(Exercise inputs Opens)
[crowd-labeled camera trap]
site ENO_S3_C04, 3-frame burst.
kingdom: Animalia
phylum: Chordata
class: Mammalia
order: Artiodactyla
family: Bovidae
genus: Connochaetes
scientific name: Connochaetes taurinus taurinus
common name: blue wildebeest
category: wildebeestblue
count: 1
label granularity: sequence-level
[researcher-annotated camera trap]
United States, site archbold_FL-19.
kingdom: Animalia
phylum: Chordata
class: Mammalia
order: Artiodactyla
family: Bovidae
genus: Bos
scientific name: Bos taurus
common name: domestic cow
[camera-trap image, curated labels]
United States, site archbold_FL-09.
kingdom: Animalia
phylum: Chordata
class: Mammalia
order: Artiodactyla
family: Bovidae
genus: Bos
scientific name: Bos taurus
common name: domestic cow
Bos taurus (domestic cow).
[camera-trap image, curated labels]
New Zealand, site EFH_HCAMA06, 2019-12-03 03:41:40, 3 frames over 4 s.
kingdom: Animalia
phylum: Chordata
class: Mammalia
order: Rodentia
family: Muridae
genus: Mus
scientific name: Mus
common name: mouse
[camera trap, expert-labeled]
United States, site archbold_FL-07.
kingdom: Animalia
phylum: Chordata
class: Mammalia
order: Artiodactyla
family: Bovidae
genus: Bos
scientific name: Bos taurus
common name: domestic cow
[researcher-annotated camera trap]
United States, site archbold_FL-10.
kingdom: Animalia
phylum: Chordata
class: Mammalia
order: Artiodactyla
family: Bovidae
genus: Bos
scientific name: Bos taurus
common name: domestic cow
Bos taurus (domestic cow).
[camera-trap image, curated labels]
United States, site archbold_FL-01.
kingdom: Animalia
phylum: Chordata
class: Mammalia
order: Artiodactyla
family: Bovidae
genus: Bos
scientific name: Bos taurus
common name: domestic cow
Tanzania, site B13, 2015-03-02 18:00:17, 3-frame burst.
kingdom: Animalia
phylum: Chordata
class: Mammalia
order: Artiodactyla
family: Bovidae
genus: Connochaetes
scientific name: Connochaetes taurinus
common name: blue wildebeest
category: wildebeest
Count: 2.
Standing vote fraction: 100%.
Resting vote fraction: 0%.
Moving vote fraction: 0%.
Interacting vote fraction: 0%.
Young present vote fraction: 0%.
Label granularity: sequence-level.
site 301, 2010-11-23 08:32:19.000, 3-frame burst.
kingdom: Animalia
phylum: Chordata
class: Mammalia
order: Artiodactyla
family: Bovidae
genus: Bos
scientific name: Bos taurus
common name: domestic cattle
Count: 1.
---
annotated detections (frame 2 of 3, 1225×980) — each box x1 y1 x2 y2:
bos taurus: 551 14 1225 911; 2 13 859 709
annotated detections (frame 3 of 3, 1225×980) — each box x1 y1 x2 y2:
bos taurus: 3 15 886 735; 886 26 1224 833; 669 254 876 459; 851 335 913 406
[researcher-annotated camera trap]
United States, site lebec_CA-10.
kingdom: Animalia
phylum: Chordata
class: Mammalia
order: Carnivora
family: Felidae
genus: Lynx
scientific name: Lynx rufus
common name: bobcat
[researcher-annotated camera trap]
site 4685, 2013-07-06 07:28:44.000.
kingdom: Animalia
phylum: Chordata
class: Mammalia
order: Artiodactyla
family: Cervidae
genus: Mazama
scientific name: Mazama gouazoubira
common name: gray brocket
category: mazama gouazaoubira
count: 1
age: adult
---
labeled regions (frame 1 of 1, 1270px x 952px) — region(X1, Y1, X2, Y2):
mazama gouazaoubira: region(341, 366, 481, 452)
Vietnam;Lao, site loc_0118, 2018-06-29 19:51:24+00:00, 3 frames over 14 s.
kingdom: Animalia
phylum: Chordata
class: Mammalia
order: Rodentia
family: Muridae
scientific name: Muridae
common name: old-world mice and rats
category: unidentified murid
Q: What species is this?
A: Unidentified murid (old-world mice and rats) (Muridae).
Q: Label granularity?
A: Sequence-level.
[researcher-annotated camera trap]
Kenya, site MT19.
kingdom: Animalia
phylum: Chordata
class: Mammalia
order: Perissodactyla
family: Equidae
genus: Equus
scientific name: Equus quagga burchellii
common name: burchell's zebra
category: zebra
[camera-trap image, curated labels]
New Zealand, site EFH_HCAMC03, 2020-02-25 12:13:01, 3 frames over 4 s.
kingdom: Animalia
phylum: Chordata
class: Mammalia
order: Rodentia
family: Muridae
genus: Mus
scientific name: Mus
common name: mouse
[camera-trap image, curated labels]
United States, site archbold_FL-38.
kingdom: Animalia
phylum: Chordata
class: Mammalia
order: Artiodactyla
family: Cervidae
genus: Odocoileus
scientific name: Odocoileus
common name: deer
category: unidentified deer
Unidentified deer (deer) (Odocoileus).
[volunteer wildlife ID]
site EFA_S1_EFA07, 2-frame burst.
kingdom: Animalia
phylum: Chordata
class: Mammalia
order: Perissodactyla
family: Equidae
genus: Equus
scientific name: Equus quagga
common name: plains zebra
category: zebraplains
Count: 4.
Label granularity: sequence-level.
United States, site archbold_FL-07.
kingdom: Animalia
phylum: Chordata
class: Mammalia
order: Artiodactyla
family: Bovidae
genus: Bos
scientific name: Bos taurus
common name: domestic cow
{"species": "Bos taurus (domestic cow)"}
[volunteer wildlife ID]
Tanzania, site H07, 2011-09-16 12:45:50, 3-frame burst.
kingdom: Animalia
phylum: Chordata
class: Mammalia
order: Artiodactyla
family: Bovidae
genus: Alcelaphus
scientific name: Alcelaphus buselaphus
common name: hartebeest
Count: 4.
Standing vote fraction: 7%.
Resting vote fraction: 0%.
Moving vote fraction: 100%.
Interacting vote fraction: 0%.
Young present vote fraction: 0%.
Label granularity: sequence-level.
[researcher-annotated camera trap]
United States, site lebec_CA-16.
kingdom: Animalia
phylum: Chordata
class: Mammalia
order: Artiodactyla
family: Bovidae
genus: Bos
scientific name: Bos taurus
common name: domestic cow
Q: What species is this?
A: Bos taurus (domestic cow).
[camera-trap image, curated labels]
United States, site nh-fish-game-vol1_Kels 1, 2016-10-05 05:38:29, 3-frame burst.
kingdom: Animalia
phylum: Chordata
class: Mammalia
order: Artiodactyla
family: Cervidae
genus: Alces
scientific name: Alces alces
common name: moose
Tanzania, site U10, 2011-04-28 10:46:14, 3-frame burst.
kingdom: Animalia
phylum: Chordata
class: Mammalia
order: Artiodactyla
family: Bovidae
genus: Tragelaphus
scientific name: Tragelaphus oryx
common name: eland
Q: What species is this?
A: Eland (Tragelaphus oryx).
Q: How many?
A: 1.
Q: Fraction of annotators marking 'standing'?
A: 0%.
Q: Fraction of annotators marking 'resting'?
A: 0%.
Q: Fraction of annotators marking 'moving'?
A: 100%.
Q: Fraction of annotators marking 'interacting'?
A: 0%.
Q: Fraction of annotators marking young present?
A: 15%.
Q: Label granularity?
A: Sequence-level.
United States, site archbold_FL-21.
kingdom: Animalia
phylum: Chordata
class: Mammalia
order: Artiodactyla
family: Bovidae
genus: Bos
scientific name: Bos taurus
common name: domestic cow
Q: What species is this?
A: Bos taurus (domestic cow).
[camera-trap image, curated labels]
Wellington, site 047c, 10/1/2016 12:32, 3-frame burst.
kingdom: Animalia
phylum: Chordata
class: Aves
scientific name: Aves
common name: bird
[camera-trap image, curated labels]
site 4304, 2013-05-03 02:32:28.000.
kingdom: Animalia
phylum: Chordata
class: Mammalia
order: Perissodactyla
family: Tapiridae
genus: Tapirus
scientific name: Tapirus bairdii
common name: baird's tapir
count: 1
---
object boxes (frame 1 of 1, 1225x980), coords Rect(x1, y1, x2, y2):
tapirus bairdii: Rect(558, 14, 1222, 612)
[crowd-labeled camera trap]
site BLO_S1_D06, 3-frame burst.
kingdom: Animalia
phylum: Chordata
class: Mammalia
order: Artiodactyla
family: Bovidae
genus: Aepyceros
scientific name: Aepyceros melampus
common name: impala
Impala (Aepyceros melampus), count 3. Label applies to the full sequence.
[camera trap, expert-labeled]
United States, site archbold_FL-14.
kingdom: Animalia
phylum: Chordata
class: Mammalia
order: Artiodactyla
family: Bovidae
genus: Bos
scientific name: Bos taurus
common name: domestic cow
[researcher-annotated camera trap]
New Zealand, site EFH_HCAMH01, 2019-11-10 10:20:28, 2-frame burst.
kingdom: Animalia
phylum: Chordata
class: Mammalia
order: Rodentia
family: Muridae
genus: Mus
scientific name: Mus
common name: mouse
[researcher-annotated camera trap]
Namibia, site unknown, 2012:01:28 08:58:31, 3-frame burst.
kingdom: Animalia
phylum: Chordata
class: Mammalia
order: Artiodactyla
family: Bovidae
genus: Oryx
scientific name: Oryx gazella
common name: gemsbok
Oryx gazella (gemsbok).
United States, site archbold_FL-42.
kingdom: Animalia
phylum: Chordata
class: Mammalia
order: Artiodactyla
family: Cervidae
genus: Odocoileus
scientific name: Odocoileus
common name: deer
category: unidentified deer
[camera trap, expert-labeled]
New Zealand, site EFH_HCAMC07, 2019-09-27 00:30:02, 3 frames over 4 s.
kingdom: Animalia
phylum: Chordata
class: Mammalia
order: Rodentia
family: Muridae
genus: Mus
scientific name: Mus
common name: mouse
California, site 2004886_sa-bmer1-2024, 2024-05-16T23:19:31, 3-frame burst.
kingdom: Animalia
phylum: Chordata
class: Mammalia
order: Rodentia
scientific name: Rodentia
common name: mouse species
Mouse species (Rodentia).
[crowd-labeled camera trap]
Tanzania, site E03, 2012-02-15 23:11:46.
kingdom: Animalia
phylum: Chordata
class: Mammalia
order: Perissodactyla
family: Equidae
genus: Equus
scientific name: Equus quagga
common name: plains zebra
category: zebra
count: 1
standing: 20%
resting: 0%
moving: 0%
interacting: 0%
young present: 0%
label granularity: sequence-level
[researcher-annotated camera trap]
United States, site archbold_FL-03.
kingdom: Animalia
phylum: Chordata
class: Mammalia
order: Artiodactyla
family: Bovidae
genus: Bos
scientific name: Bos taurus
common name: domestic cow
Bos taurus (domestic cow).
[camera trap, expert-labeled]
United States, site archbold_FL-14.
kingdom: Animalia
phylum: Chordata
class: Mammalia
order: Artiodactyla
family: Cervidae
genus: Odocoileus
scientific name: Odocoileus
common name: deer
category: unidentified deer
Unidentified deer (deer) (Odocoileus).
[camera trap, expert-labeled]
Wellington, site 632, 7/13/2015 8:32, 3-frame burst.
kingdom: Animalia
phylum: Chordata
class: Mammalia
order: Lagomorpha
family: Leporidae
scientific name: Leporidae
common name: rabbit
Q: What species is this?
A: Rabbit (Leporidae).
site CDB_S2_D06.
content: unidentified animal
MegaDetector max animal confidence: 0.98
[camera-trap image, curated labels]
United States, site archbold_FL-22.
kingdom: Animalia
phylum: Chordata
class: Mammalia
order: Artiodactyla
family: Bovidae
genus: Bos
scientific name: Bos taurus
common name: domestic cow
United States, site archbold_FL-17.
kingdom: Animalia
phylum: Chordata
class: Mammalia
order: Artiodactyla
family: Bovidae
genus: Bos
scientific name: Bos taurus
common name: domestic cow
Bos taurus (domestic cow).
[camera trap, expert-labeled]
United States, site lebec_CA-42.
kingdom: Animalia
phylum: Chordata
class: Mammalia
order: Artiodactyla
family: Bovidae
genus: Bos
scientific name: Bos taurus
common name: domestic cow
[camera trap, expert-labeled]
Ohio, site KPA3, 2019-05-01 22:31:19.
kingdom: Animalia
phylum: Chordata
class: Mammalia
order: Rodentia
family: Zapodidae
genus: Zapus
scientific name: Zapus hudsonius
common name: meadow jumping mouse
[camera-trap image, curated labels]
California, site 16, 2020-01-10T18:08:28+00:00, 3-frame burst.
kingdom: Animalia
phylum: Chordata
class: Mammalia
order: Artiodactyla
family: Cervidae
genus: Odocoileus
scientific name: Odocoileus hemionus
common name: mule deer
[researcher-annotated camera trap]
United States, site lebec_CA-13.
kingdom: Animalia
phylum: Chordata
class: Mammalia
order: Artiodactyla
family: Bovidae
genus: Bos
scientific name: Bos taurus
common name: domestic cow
(Exercise inputs Closes)
* Try it *
Retype only this portion of the data above: the line containing "genus: Mazama", the line containing "A: Unidentified murid", and all lines between them, exactly.

* Solution to this task *
genus: Mazama
scientific name: Mazama gouazoubira
common name: gray brocket
category: mazama gouazaoubira
count: 1
age: adult
---
labeled regions (frame 1 of 1, 1270px x 952px) — region(X1, Y1, X2, Y2):
mazama gouazaoubira: region(341, 366, 481, 452)
Vietnam;Lao, site loc_0118, 2018-06-29 19:51:24+00:00, 3 frames over 14 s.
kingdom: Animalia
phylum: Chordata
class: Mammalia
order: Rodentia
family: Muridae
scientific name: Muridae
common name: old-world mice and rats
category: unidentified murid
Q: What species is this?
A: Unidentified murid (old-world mice and rats) (Muridae).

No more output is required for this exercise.